Exercise objective ->
Please copy out the part of the reading text that opens with "I do not look" and closes with "with the gift.", updating "glasses" to "spectacles".

* START Reading text *

I do not look at the screen, I only see it reflected in my fathers glasses as sifts through news channels looking for some bit of rectitude hidden in the waste. When I can take no more, I put my hand on his, and impulsively say “I am sorry”. For a moment he looks in my eyes to assess if I really understand what the gift cost. At this moment I understand that every old story was told in the hopes that we might understand what was done for us, not so we would thank them, just so that we wouldn’t waste it. On this day, I remain profoundly sorry for how little we have done with the gift.
Media Correction: Several times today, I heard an elected $80,000 per year government bureaucrat who refused to work, resign, or obey the law she swore to defend, referred to as a “religious martyr” for spending 5 days in a minimum security jail for contempt of court. This is one of the things I detest about corporate controlled media entertainment and marketing pretending to be “News.” If anyone cares, I offer an actual definition of an actual religious martyr: Thích Quảng Đức
Thích Quảng Đức , Saigon June 11th 1963. This is the last act in this world of a devout, 66 year old Buddhist monk. He was protesting the repression of the majority Vietnamese Buddhist population by the ruling Vietnamese elite, who were Catholics. Madame Nhu, the de-facto first lady called it a “barbecue” and stated, “Let them burn and we shall clap our hands.” Most other people in the world, including JFK in the White House, had a different reaction.

* END Reading text *
* START Supplied information *

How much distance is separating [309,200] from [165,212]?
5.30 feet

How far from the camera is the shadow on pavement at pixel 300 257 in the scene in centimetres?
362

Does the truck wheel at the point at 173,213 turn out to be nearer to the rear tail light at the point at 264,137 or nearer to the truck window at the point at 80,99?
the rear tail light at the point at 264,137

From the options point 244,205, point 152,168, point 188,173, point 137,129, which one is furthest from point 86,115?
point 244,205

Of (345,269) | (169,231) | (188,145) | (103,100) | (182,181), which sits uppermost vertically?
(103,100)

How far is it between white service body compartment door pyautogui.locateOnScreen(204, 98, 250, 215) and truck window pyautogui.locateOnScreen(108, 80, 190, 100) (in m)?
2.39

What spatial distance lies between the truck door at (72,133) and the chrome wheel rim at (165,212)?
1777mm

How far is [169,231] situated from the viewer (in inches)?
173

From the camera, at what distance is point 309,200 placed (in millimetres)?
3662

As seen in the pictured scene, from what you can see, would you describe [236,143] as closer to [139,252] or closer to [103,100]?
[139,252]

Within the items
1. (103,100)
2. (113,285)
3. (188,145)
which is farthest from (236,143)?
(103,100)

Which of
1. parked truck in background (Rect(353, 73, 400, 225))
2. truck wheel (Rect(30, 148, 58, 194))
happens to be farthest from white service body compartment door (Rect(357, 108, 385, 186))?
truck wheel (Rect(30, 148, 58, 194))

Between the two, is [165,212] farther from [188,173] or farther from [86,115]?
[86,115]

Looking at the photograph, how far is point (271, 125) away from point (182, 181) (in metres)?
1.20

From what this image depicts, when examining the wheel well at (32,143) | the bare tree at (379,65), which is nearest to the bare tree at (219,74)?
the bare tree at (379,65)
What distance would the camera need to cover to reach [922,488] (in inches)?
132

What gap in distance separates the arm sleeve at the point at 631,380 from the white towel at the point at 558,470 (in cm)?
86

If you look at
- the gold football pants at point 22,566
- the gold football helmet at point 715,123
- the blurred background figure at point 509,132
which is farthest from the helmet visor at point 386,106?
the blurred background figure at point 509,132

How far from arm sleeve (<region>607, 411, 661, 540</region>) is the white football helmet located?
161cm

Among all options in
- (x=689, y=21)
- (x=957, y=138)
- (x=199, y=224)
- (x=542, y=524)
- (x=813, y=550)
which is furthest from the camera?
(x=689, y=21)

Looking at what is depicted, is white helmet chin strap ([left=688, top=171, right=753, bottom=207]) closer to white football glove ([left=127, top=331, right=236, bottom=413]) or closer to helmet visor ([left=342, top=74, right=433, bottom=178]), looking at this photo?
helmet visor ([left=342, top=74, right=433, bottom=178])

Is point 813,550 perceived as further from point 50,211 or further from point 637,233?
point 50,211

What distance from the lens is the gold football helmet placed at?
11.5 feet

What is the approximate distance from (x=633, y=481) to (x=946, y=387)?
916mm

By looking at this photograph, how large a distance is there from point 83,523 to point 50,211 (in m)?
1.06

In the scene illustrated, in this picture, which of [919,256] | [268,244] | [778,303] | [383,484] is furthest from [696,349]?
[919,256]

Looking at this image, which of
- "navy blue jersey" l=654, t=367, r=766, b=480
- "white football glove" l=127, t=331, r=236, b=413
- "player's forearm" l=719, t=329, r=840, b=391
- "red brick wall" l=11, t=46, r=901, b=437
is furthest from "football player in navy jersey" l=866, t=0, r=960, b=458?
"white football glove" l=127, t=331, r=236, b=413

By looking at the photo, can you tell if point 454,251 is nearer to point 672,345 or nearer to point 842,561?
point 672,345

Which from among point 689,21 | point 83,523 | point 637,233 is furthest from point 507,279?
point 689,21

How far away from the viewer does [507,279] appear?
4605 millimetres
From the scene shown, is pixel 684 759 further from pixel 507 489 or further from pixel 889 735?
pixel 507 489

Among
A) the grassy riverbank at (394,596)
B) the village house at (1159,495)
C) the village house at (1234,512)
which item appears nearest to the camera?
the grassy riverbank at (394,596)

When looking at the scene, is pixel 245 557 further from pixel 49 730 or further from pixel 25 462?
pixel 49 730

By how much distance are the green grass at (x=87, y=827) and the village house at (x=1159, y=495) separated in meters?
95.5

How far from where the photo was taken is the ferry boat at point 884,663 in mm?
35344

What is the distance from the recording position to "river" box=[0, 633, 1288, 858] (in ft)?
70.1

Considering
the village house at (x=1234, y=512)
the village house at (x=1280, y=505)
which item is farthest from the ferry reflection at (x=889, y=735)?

* END Supplied information *

Exercise response ->
I do not look at the screen, I only see it reflected in my fathers spectacles as sifts through news channels looking for some bit of rectitude hidden in the waste. When I can take no more, I put my hand on his, and impulsively say “I am sorry”. For a moment he looks in my eyes to assess if I really understand what the gift cost. At this moment I understand that every old story was told in the hopes that we might understand what was done for us, not so we would thank them, just so that we wouldn’t waste it. On this day, I remain profoundly sorry for how little we have done with the gift.